The funding is roughly four times more than Georgia received last year, and reflects a growing crisis facing states with wait lists for drug-assistance programs that expand as more Americans lose their jobs and insurance.

Georgia’s 1,427-person wait list for the AIDS Drug Assistance Program is second in the country only to Florida, which has 3,335, according to the National Alliance of State and Territorial AIDS Directors. Eleven states have waiting lists totaling more than 6,800 people.

“This really is a crisis facing the HIV community,” said Jeff Graham, executive director of Georgia Equality, a lesbian, gay, bisexual and transgender advocacy group.

Georgia’s drug-assistance program, which serves more than 3,300 people, jumped significantly because of the bad economy plus a push to get more people tested and into early treatment, Graham said.

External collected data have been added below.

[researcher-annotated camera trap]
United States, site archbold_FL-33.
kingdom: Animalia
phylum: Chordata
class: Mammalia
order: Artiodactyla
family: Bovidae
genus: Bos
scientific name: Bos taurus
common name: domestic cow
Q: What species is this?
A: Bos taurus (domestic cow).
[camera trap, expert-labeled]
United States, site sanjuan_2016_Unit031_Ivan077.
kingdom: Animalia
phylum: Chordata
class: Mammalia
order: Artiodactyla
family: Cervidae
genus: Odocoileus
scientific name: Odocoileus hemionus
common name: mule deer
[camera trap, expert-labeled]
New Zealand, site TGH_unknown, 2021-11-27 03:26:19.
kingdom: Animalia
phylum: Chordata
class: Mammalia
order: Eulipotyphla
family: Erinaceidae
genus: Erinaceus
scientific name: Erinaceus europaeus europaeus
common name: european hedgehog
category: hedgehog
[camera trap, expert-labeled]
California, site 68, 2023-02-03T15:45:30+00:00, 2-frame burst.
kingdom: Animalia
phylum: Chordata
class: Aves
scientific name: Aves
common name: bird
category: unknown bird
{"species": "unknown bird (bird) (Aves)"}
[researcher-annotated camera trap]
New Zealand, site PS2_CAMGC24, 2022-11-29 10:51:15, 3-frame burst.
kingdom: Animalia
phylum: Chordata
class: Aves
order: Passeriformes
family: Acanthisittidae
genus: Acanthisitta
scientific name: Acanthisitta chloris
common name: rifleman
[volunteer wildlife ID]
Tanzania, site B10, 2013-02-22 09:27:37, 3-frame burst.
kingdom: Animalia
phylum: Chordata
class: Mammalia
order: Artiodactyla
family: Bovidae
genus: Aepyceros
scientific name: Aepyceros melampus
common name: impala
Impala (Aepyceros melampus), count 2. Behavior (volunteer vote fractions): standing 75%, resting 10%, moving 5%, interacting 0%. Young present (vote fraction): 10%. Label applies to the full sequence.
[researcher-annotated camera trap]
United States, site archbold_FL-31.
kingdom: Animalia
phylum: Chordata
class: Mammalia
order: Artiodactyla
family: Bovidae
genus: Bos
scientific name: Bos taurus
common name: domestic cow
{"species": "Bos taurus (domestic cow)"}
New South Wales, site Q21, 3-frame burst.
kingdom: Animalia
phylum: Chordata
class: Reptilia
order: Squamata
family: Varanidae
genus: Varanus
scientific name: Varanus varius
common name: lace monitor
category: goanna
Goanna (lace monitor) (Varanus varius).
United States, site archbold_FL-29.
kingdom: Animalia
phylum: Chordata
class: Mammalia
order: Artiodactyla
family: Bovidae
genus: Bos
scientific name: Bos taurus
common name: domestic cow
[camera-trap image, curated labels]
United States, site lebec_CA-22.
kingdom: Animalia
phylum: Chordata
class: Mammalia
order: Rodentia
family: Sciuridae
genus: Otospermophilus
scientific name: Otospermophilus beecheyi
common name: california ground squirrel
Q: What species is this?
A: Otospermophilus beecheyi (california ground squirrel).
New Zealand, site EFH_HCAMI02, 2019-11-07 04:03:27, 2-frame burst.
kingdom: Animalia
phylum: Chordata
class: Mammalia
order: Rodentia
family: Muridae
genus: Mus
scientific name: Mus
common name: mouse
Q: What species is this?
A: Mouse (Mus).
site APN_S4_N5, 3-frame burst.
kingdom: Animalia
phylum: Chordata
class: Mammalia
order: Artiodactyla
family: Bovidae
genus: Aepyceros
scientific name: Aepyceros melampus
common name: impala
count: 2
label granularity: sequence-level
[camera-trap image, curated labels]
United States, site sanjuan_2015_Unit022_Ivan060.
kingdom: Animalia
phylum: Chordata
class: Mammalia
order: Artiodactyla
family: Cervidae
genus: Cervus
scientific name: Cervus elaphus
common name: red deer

The wait list allows Georgia to track ongoing assistance needs and cite them when seeking more federal funding, said Dr. Brenda Fitzgerald, who heads the state Department of Public Health. Ninety-nine percent of people on the list receive medications through pharmaceutical company assistance programs, Fitzgerald said.

Despite the additional money, the department estimates it would cost nearly $15.5 million to move everyone off the wait list, which began last year in July. The program's budget for fiscal 2012 totals $53.5 million with state dollars accounting for roughly 30 percent. Yearly treatment costs $10,800 for each patient.

The state needs to look at ways to stretch those dollars, such as using drug-assistance funds for those who also qualify for Medicare Part D to pay out-of-pocket costs, Graham said. If people don't receive the drugs, leading to deteriorating health and hospitalization, health care costs can jump by tens of thousands of dollars, Graham said.

"We want to explore every single opportunity we can," said Dr. Patrick O'Neal, the public health department's director of health protection.

Earlier this year, the state launched a pilot program to move people onto the pre-existing condition insurance plan created under the new health law, an effort that has shown good progress in states such as Arizona, O'Neal said. Georgia is trying to alert case managers about the program, said Fitzgerald, who hopes 300 or more people can be moved over. In addition to paying insurance premiums, state funds can also be used for co-pays and other out-of-pocket expenses.

"Not only are people covered for their medications, but they're also covered for insurance," she said.

AID Gwinnett successfully moved six of 10 people into the program under the pilot project, though some failed to fill out paperwork, said executive director Larry Lehman, who added, "I think it is a learning curve for patients."

The Infectious Disease Program at Grady Memorial Hospital been dependent on help from pharmaceutical companies, said Wendy Armstrong, the program's medical director and associate professor of medicine at Emory University. But the wait list grows every month and there’s concern over how long companies will continue to help, Armstrong said.

“We’re terrified,” she said. “I’m sure they did not expect to be financing that number of people indefinitely.”

As Georgia's largest provider of AIDS care, the Grady program sees 5,000-plus patients yearly. Nearly 690 patients are on the wait list, and an estimated 200 will get slots, she said.

The challenges are that even insured people may have trouble paying high deductibles or have plans that don’t cover medications, Armstrong said. For example, the partner and child for one patient aren’t recognized as dependents, making that man's $30,000 salary too high to qualify him for government or pharmaceutical company assistance programs.

“We can not find a way to get him meds,” Armstrong said. “It’s horrifying.”